• Problem details: Without the images, repeat every line of the listing exactly.

• Records supplied:
· · · · · · ·

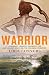 Warrior: A legendary leader's dramatic life and violent death on the colonial frontier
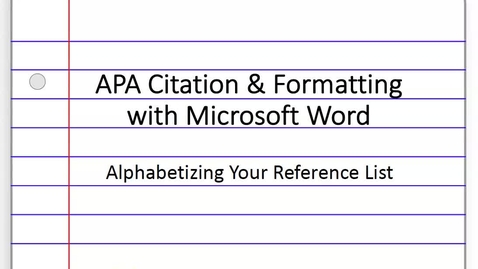 Thumbnail for 4. Alphabetizing the Reference List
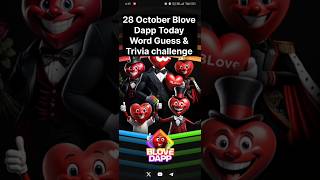 28 October Blove Dapp Today Word Guess & Trivia challenge | Blove Dapp daily activity | #blovedapp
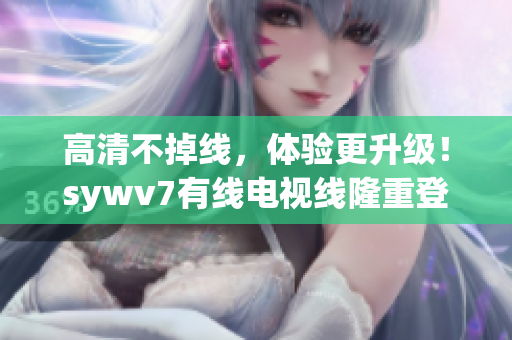 高清不掉线，体验更升级！sywv7有线电视线隆重登场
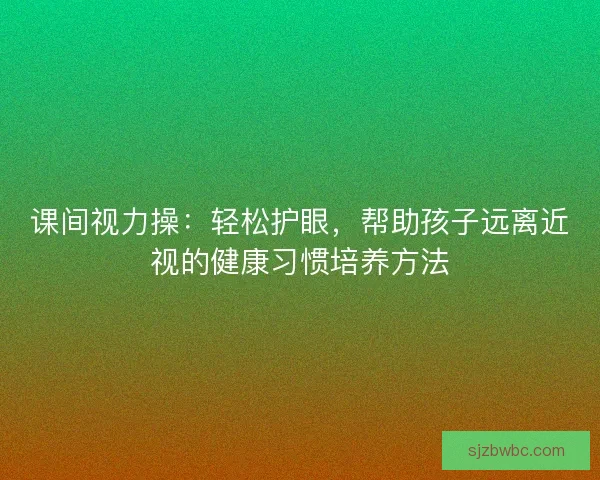 课间视力操：轻松护眼，帮助孩子远离近视的健康习惯培养方法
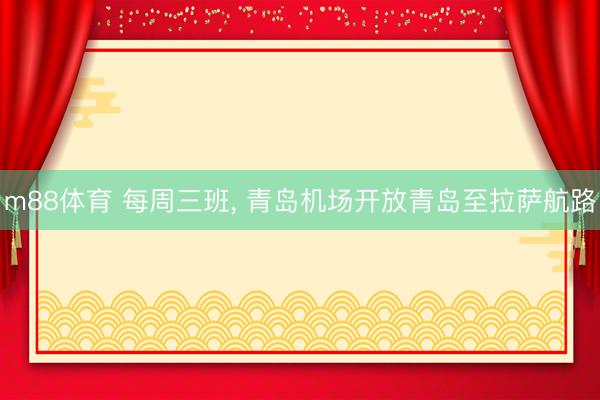 m88体育 每周三班, 青岛机场开放青岛至拉萨航路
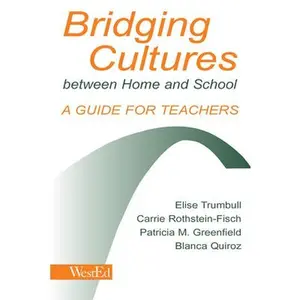 USED-Bridging Cultures Between Home and School: A Guide for Teachers by Trumbull, Elise (Paperback)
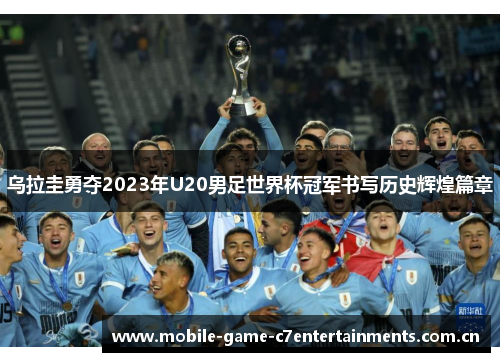 乌拉圭勇夺2023年U20男足世界杯冠军书写历史辉煌篇章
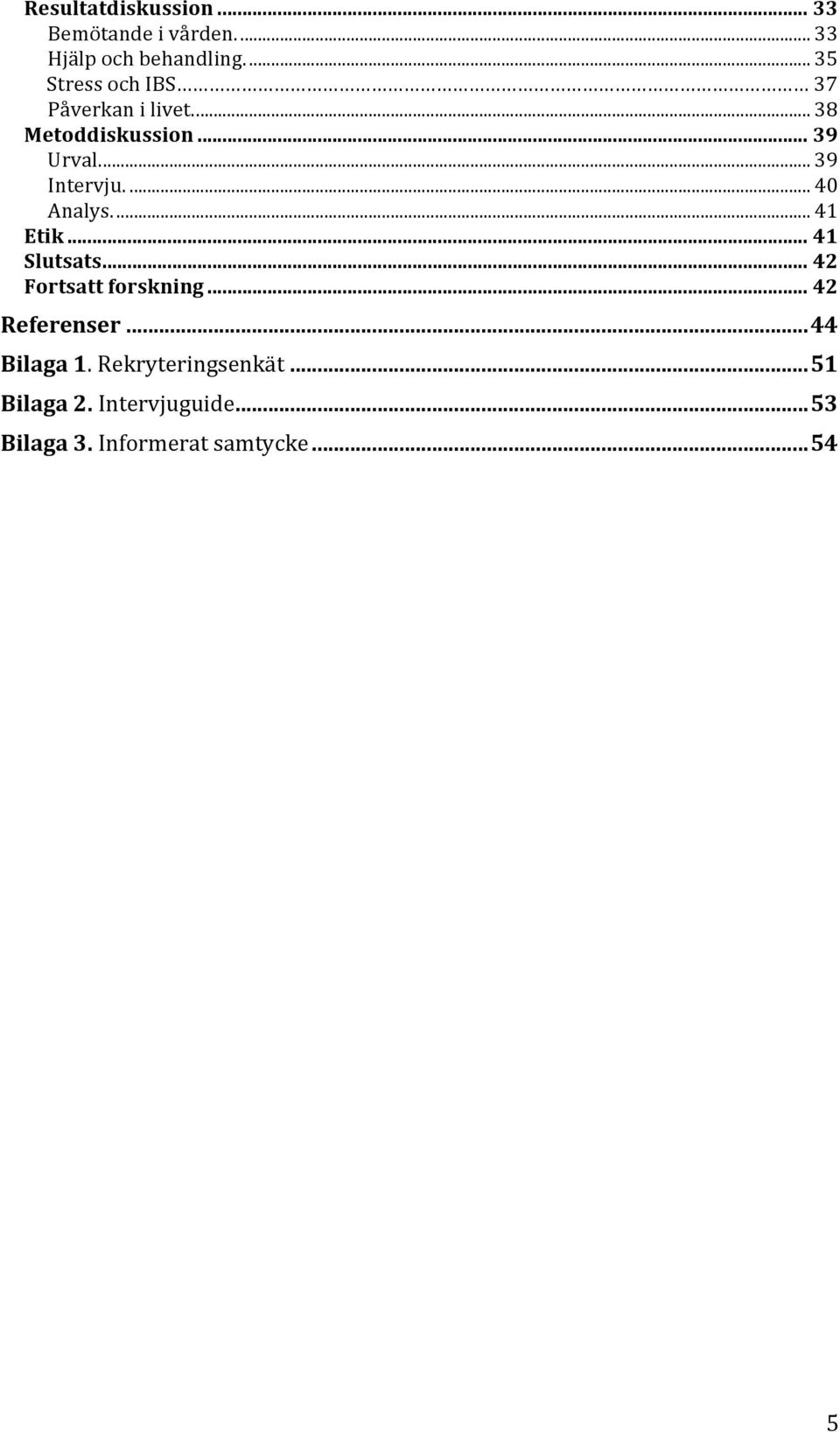 ... 39 Intervju.... 40 Analys.... 41 Etik... 41 Slutsats... 42 Fortsatt forskning.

· · · · · · ·

• Written response:
 Warrior: A legendary leader's dramatic life and violent death on the colonial frontier
 Thumbnail for 4. Alphabetizing the Reference List
 28 October Blove Dapp Today Word Guess & Trivia challenge | Blove Dapp daily activity | #blovedapp
 高清不掉线，体验更升级！sywv7有线电视线隆重登场
 课间视力操：轻松护眼，帮助孩子远离近视的健康习惯培养方法
 m88体育 每周三班, 青岛机场开放青岛至拉萨航路
 USED-Bridging Cultures Between Home and School: A Guide for Teachers by Trumbull, Elise (Paperback)
 乌拉圭勇夺2023年U20男足世界杯冠军书写历史辉煌篇章
 ... 39 Intervju.... 40 Analys.... 41 Etik... 41 Slutsats... 42 Fortsatt forskning.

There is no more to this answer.